Specify and inspect parametric model specification
checkmodspec.RdSpecify a parametric model (which may represent the analysis or imputation model). Optionally, if a dataset is supplied, explore whether the observed relationships in the specified dataset are consistent with the proposed parametric model.
Arguments
- formula
A symbolic description of the model to be fitted, with the dependent variable on the left of a ~ operator, and the covariates, separated by + operators, on the right, specified as a string
- family
A description of the error distribution and link function to be used in the model, specified as a string; family functions that are supported are "gaussian(identity)" and "binomial(logit)"
- data
Optionally, a data frame containing all the variables stated in the formula
- plot
If TRUE (the default), and a dataset is supplied, displays a plot which can be used to explore the functional form of each covariate in the specified model; use plot = FALSE to disable the plot
- message
If TRUE (the default), and a dataset is supplied, displays a message indicating whether the relationships between the dependent variable and covariates are likely to be correctly specified or not; use message = FALSE to suppress the message
Value
An object of type 'mimod' (a list containing the specified formula, family, and, if specified, dataset name). Optionally, if required and a dataset is supplied, a message indicating whether the relationships between the dependent variable and covariates are likely to be correctly specified or not. If there is evidence of model mis-specification, optionally returns a plot of the model residuals versus the fitted values which can be used to explore the appropriate functional form for the specified model.
References
Curnow E, Carpenter JR, Heron JE, et al. 2023. Multiple imputation of missing data under missing at random: compatible imputation models are not sufficient to avoid bias if they are mis-specified. J Clin Epidemiol. doi:10.1016/j.jclinepi.2023.06.011
Examples
# Example (incorrectly) assuming a linear relationship
checkModSpec(formula="bmi7~matage+mated+pregsize",
family="gaussian(identity)", data=bmi)
#> Method used to explore the relationship between the model residuals (y)

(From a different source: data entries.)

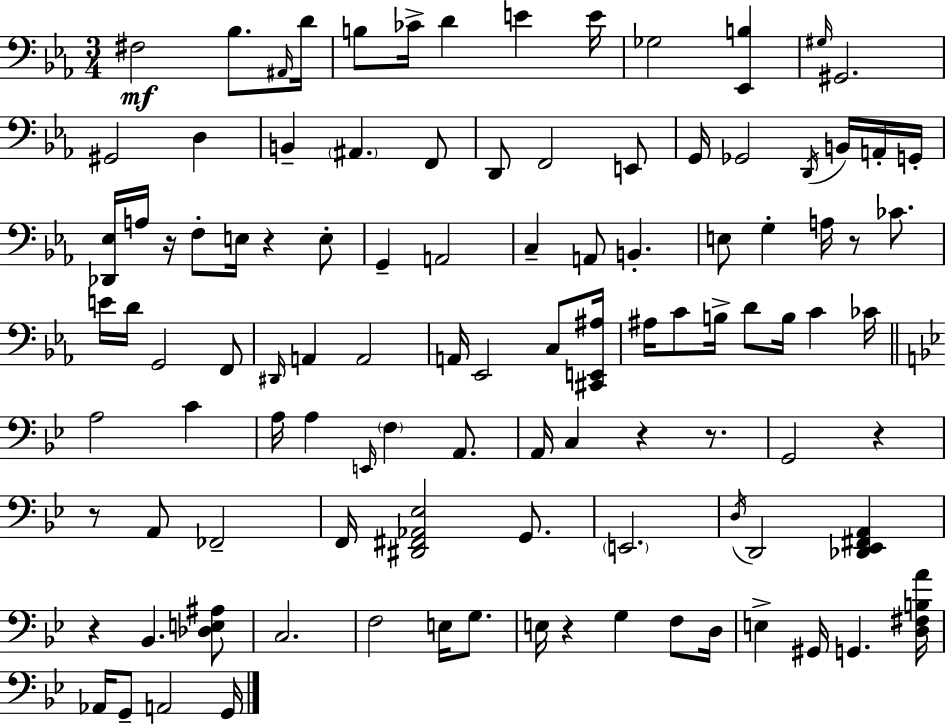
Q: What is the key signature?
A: C minor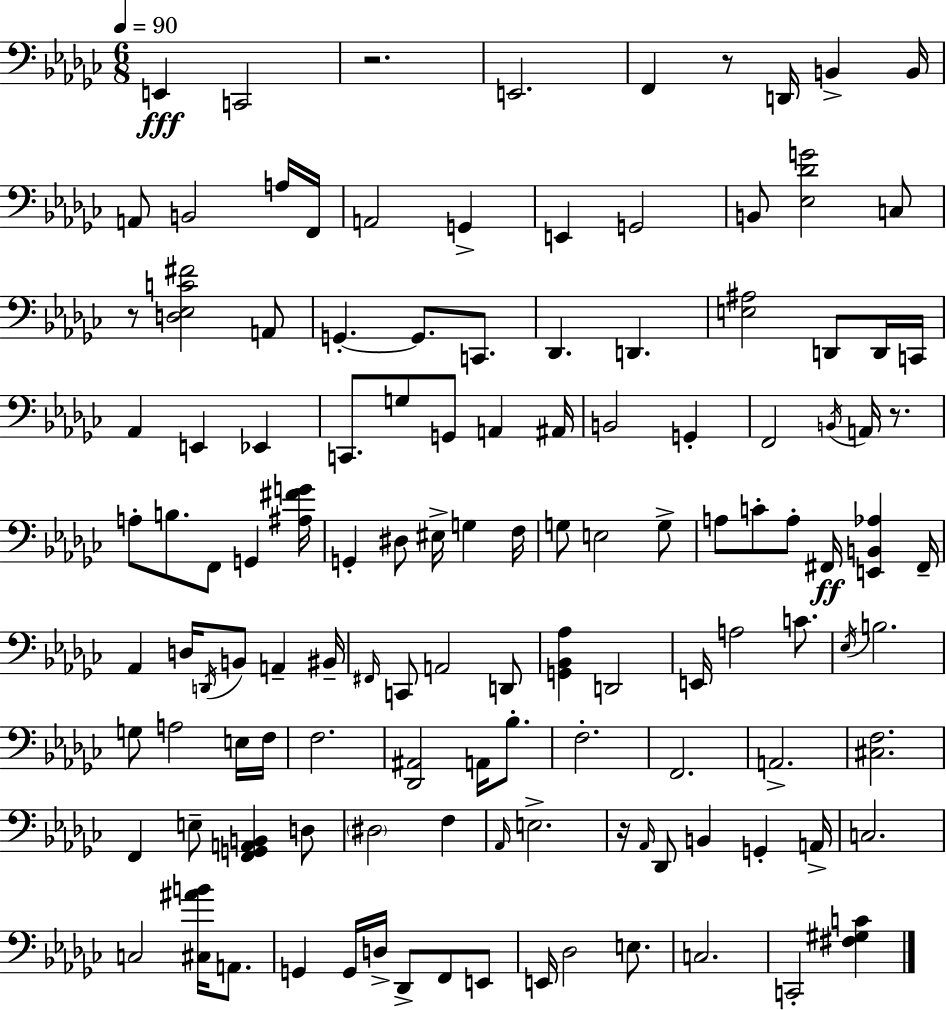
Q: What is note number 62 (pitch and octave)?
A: BIS2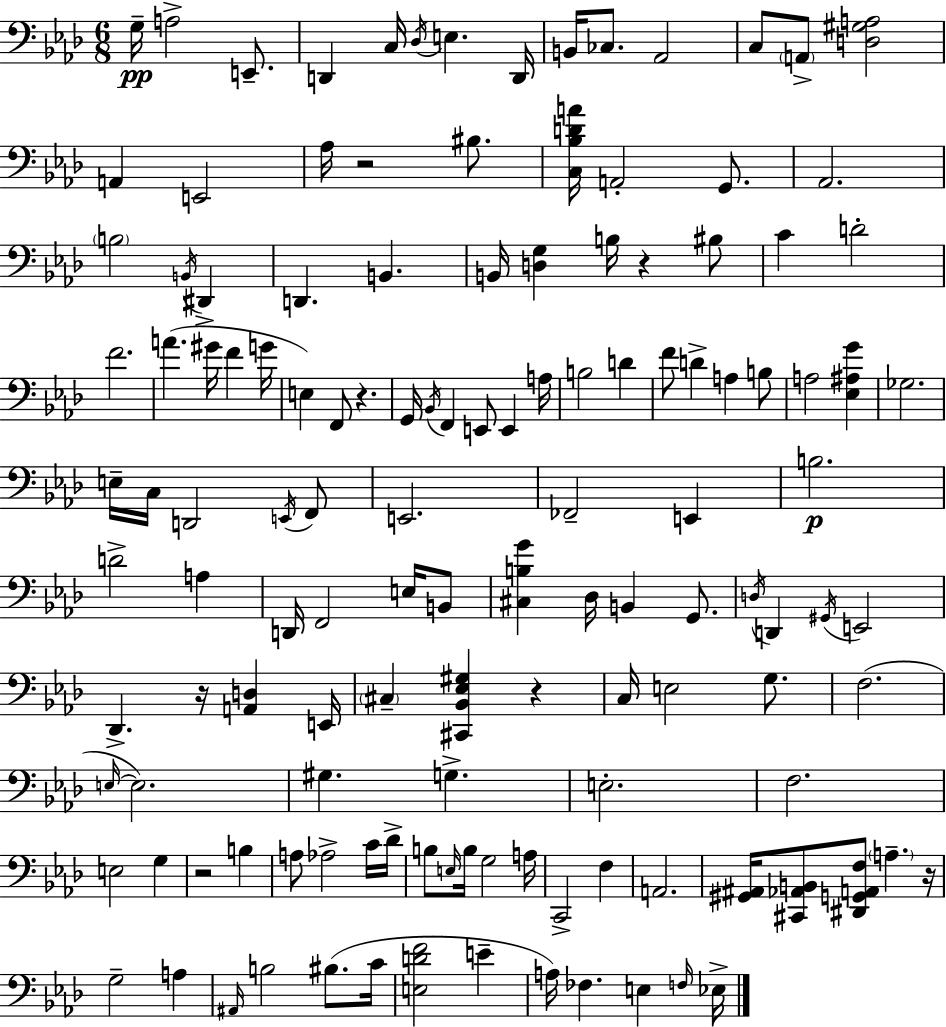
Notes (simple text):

G3/s A3/h E2/e. D2/q C3/s Db3/s E3/q. D2/s B2/s CES3/e. Ab2/h C3/e A2/e [D3,G#3,A3]/h A2/q E2/h Ab3/s R/h BIS3/e. [C3,Bb3,D4,A4]/s A2/h G2/e. Ab2/h. B3/h B2/s D#2/q D2/q. B2/q. B2/s [D3,G3]/q B3/s R/q BIS3/e C4/q D4/h F4/h. A4/q. G#4/s F4/q G4/s E3/q F2/e R/q. G2/s Bb2/s F2/q E2/e E2/q A3/s B3/h D4/q F4/e D4/q A3/q B3/e A3/h [Eb3,A#3,G4]/q Gb3/h. E3/s C3/s D2/h E2/s F2/e E2/h. FES2/h E2/q B3/h. D4/h A3/q D2/s F2/h E3/s B2/e [C#3,B3,G4]/q Db3/s B2/q G2/e. D3/s D2/q G#2/s E2/h Db2/q. R/s [A2,D3]/q E2/s C#3/q [C#2,Bb2,Eb3,G#3]/q R/q C3/s E3/h G3/e. F3/h. E3/s E3/h. G#3/q. G3/q. E3/h. F3/h. E3/h G3/q R/h B3/q A3/e Ab3/h C4/s Db4/s B3/e E3/s B3/s G3/h A3/s C2/h F3/q A2/h. [G#2,A#2]/s [C#2,Ab2,B2]/e [D#2,G2,A2,F3]/e A3/q. R/s G3/h A3/q A#2/s B3/h BIS3/e. C4/s [E3,D4,F4]/h E4/q A3/s FES3/q. E3/q F3/s Eb3/s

#> and fitted values (fitvals): regression of model residuals on a
#> fractional polynomial of the fitted values
#>
#> Call:
#>
#> glm(formula = y ~ ., family = family, data = data, weights = weights,
#>
#> offset = offset, x = TRUE, y = TRUE)
#>
#> Coefficients:
#>
#> Estimate Std. Error t value Pr(>|t|)
#>
#> (Intercept) -5.908e-15 5.512e-02 0.00 1
#>
#> fitvals.1 -5.268e-02 3.215e-03 -16.39 <2e-16 ***
#>
#> fitvals.2 1.629e-02 9.926e-04 16.41 <2e-16 ***
#>
#> ---
#>
#> Signif. codes: 0 ‘***’ 0.001 ‘**’ 0.01 ‘*’ 0.05 ‘.’ 0.1 ‘ ’ 1
#>
#> (Dispersion parameter for gaussian family taken to be 1.798351)
#>
#> Null deviance: 1547.8 on 591 degrees of freedom
#>
#> Residual deviance: 1059.2 on 589 degrees of freedom
#>
#> AIC: 2032.4
#>
#> Number of Fisher Scoring iterations: 2
#>
#> Interpretation: A weak relationship between the model residuals and
#> fitted values means there is little evidence of model
#> mis-specification. A strong relationship between the model residuals
#> and fitted values means the model may be mis-specified.
#>
#> Consider whether the specified model is plausible for your study, and
#> update it accordingly. Note that the observed relationships may be
#> distorted by data missing not at random.
## For the example above, (correctly) assuming a quadratic relationship
checkModSpec(formula="bmi7~matage+I(matage^2)+mated+pregsize",
family="gaussian(identity)", data=bmi)
#> Method used to explore the relationship between the model residuals (y)
#> and fitted values (fitvals): regression of model residuals on a
#> fractional polynomial of the fitted values
#>
#> Call:
#>
#> glm(formula = y ~ ., family = family, data = data, weights = weights,
#>
#> offset = offset, x = TRUE, y = TRUE)
#>
#> Coefficients:
#>
#> Estimate Std. Error t value Pr(>|t|)
#>
#> (Intercept) -3.409e-17 4.560e-02 0 1
#>
#> (Dispersion parameter for gaussian family taken to be 1.230712)
#>
#> Null deviance: 727.35 on 591 degrees of freedom
#>
#> Residual deviance: 727.35 on 591 degrees of freedom
#>
#> AIC: 1805.9
#>
#> Number of Fisher Scoring iterations: 2
#>
#> Interpretation: A weak relationship between the model residuals and
#> fitted values means there is little evidence of model
#> mis-specification. A strong relationship between the model residuals
#> and fitted values means the model may be mis-specified.
#>
#> Consider whether the specified model is plausible for your study, and
#> update it accordingly. Note that the observed relationships may be
#> distorted by data missing not at random.